Tuesday, January 3, 2012

New Year's, then and now and next

Five years ago, T spent New Year's Eve with my family in North Carolina. He'd never met them. Just days before, he'd moved back to Dallas, while I was still living in Albuquerque. Life was a wee bit uncertain. There was a lot I didn't know, but one big thing I did: bringing this guy home to the family for New Year's was the best idea I'd ever had. Here we are that night, all shiny and new. T's still sporting his short politics hair. He hates this photo, and even though it doesn't flatter either of us, I can't help but love it, knowing that hours later he'd whisper things in my ear that we both already knew, but were both waiting on him to vocalize. (As usual, I'd jumped the gun weeks earlier.)

Five years later, we've come full circle. We were home in NC for New Year's Eve again with the family that he's firmly a part of, in a position so secure it's hard to believe there was ever a time when we hadn't yet used the L word. In a twist of fate that I'll choose to believe was just the universe giving us a year's worth of bad luck all at once - and not a cliched representation of the decline of passion after marriage - we didn't even kiss at the stroke of midnight this year.

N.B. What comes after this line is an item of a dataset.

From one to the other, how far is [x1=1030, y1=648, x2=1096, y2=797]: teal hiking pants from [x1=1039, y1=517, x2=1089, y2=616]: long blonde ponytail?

T was sick. Miserable. Bedridden with the flu. Holed up in the bedroom of my youth. The entire weekend.

It was a very Influenza New Year's Eve. Oh, how times have changed.

Folk art paintings now take the place of Smiths posters up in my old bedroom, but there's still something sweet about tending to a sick husband in your teenage bed. Poor guy.

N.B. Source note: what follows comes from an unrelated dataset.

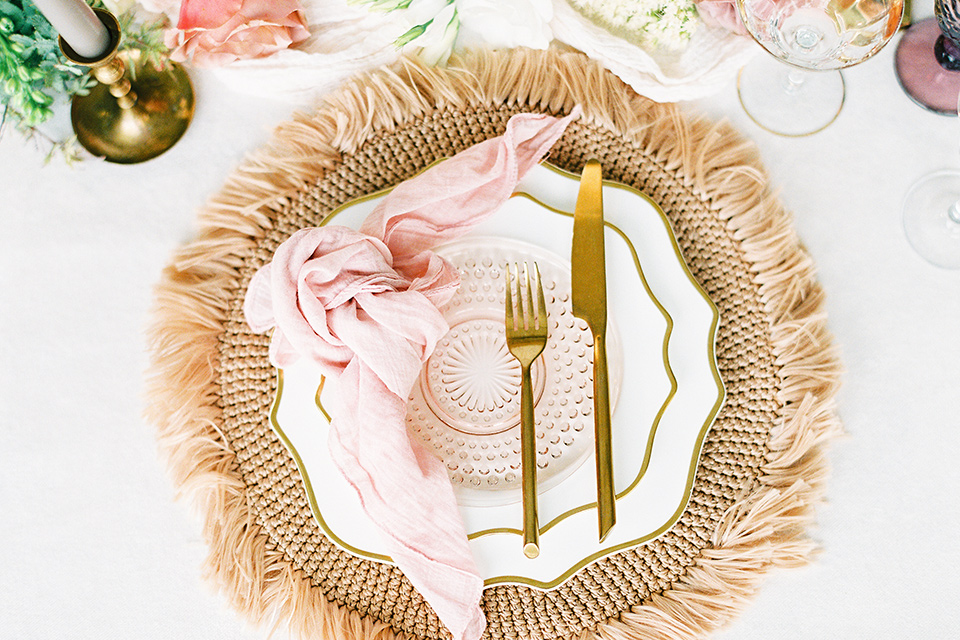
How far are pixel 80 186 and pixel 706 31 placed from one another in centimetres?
61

Downstairs, we tried our best to be festive without him. After five years of making memories in this house, his presence left a hole. But I set out the party supplies anyway.

My nephew Liam kept calling it a birthday party. And so during our "calendar birthday party" without one of our own, we ate smoked fish, beef tenderloin, green beans, and cheesy grits. We played games. We laughed at the kids and hugged a new puppy. We wore flats.

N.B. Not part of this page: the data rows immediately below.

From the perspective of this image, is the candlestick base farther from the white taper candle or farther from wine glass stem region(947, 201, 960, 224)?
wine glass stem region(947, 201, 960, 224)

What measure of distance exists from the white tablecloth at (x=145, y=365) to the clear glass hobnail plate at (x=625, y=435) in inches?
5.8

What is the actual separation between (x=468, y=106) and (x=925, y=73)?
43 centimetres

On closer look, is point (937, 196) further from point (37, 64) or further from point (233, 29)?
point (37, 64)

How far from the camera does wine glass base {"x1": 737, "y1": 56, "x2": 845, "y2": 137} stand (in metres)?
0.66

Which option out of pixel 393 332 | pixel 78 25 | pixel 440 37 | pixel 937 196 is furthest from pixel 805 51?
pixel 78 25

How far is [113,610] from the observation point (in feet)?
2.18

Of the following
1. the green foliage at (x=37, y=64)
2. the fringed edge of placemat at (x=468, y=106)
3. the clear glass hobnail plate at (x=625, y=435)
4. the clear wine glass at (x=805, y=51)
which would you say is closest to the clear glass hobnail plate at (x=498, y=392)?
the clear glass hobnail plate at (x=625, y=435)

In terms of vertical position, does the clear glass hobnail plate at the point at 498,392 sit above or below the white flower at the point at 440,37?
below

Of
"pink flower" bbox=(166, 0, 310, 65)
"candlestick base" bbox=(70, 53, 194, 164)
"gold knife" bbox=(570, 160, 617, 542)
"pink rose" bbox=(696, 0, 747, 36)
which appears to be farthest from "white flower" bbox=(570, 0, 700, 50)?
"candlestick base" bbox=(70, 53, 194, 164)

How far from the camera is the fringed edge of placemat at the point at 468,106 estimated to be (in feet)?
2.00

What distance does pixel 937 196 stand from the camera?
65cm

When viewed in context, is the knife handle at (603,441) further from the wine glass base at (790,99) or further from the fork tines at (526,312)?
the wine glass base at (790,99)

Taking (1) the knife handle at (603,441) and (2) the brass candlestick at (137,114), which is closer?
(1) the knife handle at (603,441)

But most of all, we fervently wished for a 2012 that's a little luckier for our crazy crew, with a little less sorrow and stress than the year before. I'm fairly certain this was my family's wish in 2011, too. We're a patient family, I suppose. Although by the looks of her kitchen chalkboard, my mom may be getting less patient...

T tried to make it downstairs for the ball drop, but couldn't do it. Hence the saddest and cutest New Year's Eve text message I've ever received, sent from two floors above.

Now that he's feeling better, we've decided to just redo New Year's. We have lots of fun plans this weekend... why not add in a romantic countdown? So if you're out and about in DC this weekend, keep an eye out for two weirdos whispering to each other and checking the clock at midnight. There will most definitely be kissing this time around.